In 1963 Jessica Mitford’s witty unveiling of the American funeral industry, “The American Way of Death” catapulted the predations of the American funeral industry into prominence - quite a feat when you consider the issue had to compete with Vietnam war, the Cuban missile crisis, the space race and the civil rights revolution.

Mitford’s account of dysfunction in the American system are, like the revelations in Death Without Debt’s case studies, scarcely believable, both in the detail (her chapter on embalming reads like a Gothic horror tale) and the overview;  through nearly 300 pages she adds up the evidence that the “traditional” funeral is almost entirely a product of the profit motive.

The gross comercialisation of death may have originated in the United States but like Coke and tooth decay, it has spread around the globe.  It's the usual story of human vulnerability meeting business opportunity.

​In the United States the funeral industry makes most of its money off coffins and embalming.  Here the industry's effective monopoly on completing the compulsory death paperwork is the key to their lucrative business plan. 

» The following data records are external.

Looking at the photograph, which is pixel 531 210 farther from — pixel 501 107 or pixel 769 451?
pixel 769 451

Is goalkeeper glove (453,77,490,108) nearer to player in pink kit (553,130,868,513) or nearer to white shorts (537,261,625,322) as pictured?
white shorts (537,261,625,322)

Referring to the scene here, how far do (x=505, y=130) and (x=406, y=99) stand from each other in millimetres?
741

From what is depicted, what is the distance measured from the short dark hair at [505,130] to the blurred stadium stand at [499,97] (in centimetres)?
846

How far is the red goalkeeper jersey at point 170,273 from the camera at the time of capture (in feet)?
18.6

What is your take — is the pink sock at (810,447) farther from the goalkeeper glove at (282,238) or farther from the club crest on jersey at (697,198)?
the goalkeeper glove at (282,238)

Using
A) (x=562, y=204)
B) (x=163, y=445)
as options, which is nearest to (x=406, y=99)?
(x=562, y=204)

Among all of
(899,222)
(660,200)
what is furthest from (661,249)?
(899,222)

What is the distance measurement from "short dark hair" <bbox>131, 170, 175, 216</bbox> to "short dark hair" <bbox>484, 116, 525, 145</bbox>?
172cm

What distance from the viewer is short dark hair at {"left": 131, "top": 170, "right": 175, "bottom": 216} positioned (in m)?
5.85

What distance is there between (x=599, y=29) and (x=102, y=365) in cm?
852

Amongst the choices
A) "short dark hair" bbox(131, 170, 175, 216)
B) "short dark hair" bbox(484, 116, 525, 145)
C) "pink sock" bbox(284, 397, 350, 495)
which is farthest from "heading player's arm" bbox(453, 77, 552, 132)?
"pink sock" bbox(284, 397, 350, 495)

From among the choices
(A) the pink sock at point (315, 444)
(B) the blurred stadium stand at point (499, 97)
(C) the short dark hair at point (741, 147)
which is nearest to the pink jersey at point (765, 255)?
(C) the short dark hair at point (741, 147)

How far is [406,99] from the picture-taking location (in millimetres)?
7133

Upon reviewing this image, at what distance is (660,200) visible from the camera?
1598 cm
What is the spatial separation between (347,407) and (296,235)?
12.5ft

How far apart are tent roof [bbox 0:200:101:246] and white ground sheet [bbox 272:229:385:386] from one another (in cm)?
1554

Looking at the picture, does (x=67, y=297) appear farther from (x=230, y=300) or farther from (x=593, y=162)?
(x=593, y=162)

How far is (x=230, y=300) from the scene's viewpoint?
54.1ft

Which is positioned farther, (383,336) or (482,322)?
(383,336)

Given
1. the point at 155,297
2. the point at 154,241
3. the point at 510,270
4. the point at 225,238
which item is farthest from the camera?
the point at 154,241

​In New Zealand, in 1963, cremation was rare.  Paperwork requirements brought in that year required a second doctor to sign off the Cause of Death Certificate.  As cremation became more popular, and medical profession abdicated on its responsibility, pre-disposal paperwork became more and more lucrative for the industry.  Nowadays, undertakers enjoy almost complete compliance from doctors, who can be relied on to refer virtually all bereaved families to them to get the paperwork done.

Although Kiwis are slowly waking up to the unnecessarily high cost of funerals, and the cultural cost of handing the process across to the business community, most of us are still trapped in the system by the paperwork, which makes it hard to escape.  Until doctors start doing the paperwork for families and friends, the D.I.Y. funeral movement will remain the domain of a small minority of well-resourced people.

In the end, Mitford’s tell-all wasn’t enough.  Consumer protections brought in as a result of Mitford’s book (and the work of other advocates) soon slipped as the the funeral industry flexed its muscle.  By 1996 things had got so bad Mitford had to update her book to make up for lost ground.  "The American Way of Death" is still the gold standard in understanding how we are all, funeral directors and public alike, the victims of the commercialisation of death.